Unexpected creative learnings from a slam poetry open mic night

Unexpected creative learnings from a slam poetry open mic night

Right, who wants a cliché with their morning coffee?

Hold tight because I’ve got them coming thick and fast as I tell you what an agency founder (ie me) can learn from making her debut as a slam poet, and what you can learn too:

“Growth comes from outside your comfort zone”

Last night, having never been to a poetry open mic or even a poetry evening before, I got up and performed at an open mic poetry slam in front of 50 people.

The wheels were set in motion last November when my mates and I had our annual weekend away. During this, we made a list of our ambitions for the next twelve months. Slam poetry was among mine, and having bottled going to a different poetry slam last week, I finally bit the bullet and skulked along to strike it off the list.

Here, then, is the creativity thought piece you didn’t know you needed: Observations from an open mic night. 

“If you wanna go fast, go alone, if you wanna go far, go together”

I went alone. It’s the thinking woman’s move. I wanted to break the duck and I definitely didn’t want a mate in the crowd having to cover up their embarrassment if I sucked. If I was to suck, I wouldn’t know anyone there. I also chose not to be filmed. No evidence.

You see, dear reader, I was average. I came fifth out of ten. Or, as my mate Simon kindly said when I told him: “Out of all the people prepared to stand up at a poetry slam, you were better than half of them at your first attempt.” I’ll take that (see bio).

However, if I’m gonna move from mid-table to Man City levels, I’ll need other people. Seeing what other people do, and getting advice from people who’ve been doing it for ages, is going to help me be better.

“Be prepared to suck at something”

We all know about ‘vulnerability’. It’s been one of the leadership buzzwords of the last five years. Thanks, Brené Brown. Let me tell you what is really fucking vulnerable: standing up on a stage, reading words about something painfully personal that you’ve never read to anyone else. And then being live-scored out of 10 by five judges, with everyone looking.

Let me tell you what else is really fucking vulnerable: the absolute humility of being pretty decent at what you do as a day job (50,000+ hours practice and counting) but absolutely novice at something else.

“It doesn’t matter what you think, it’s about the audience”

One of the poems that beat me was about potato waffles. Another was about cancer. Universal experiences. Several were about being a vegan. Of course there were vegan poems, we were in Brighton FFS.
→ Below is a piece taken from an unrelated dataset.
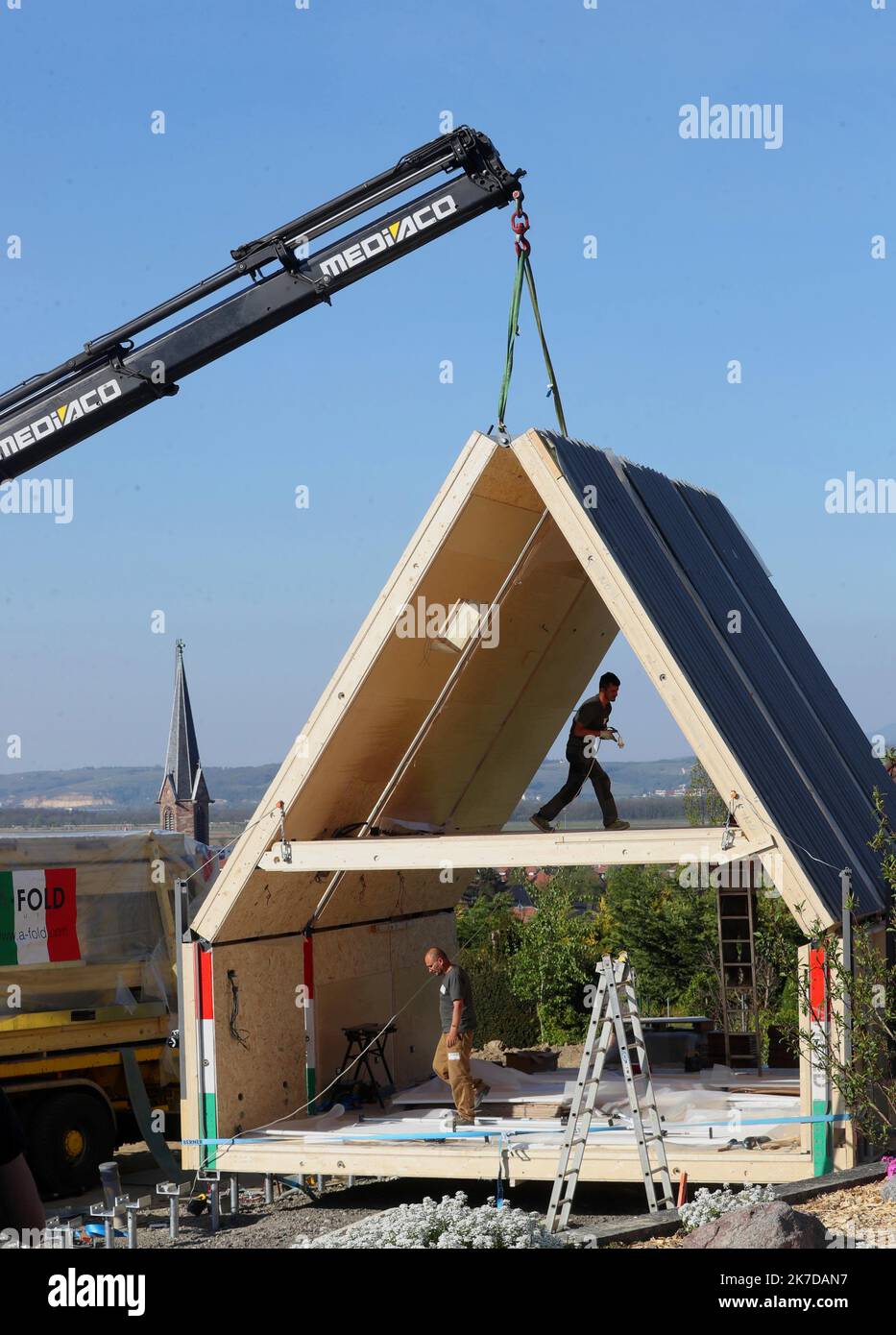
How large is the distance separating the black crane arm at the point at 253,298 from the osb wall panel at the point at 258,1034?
6.42 m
Mine was a bit more personal and specific. You write for yourself, sure, but if it’s about scores out of 10, it’s also about what’s gonna resonate.

So what you like matters, but what the audience wants and likes matters more in a numbers scenario. Strategy 101, am I right?
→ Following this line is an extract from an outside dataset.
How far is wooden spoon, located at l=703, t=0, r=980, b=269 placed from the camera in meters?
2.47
“You’ve got transferable skills”

I absolutely love standing up and presenting in the day job. It’s a chance to show off and it’s one time of my working life where my mind’s calm because it’s only thinking about the deck at hand. That prior experience helps when you stand behind a mic, on a stage, in front of fifty strangers ready to bare your soul and bear the crushing weight of (literal) judgement.

It also helps when your mouth is drier than it’s ever been, your heart’s beating out of your vest top and you know there’s a mic to navigate – because you’ve lived all these things before, and survived.

“When everyone zigs, zag”

I don’t have the poetry slam voice. You know the one. Fast, fast, fast, slow, fast. I might need to find it to fit in. Or I might find something different.

One of my favourite of the featured acts (the ones good enough to have moved from a three minute open mic to a 15 minute set) has taken performance poetry to the extremes of physicality, speed and subject matter. Never seen anything like it. And I really like it.

You can be good or you can be different.

As an aside, that poet also has excellent branding, merch and even groupies. TV deservedly beckons.

“It’s better to pitch last, you’ve only got one to beat”

The last open mic’er up won. But tbf it was because she was absolutely sensational, not because she was up last. I always find it fascinating to get a glimpse of what it’s like client-side being pitched to: How do you judge creative ideas? What makes you warm to people? What makes you remember them? What is not your vibe?

This was that on steroids.

The winner would have been my winner regardless of what slot she went on but in a field of nine different approaches, it begs the question: how are you standing out?

Also, don’t see ten agencies. It’s a good number of poems, a truly bad number of pitches.

“Get back on the horse”

It was terrifying but It was also a refreshingly lovely, supportive space. A competition where everyone’s gunning for each other.

Will I do it again? Tickets for the next one go on sale at midday today. So yeah, I will do it again. Weirdly, it wasn’t the massive dopamine high I was expecting with a work pitch.

It’s more thoughtful than that. It’s more like an ‘OK, I was OK at this. Better try and get better.’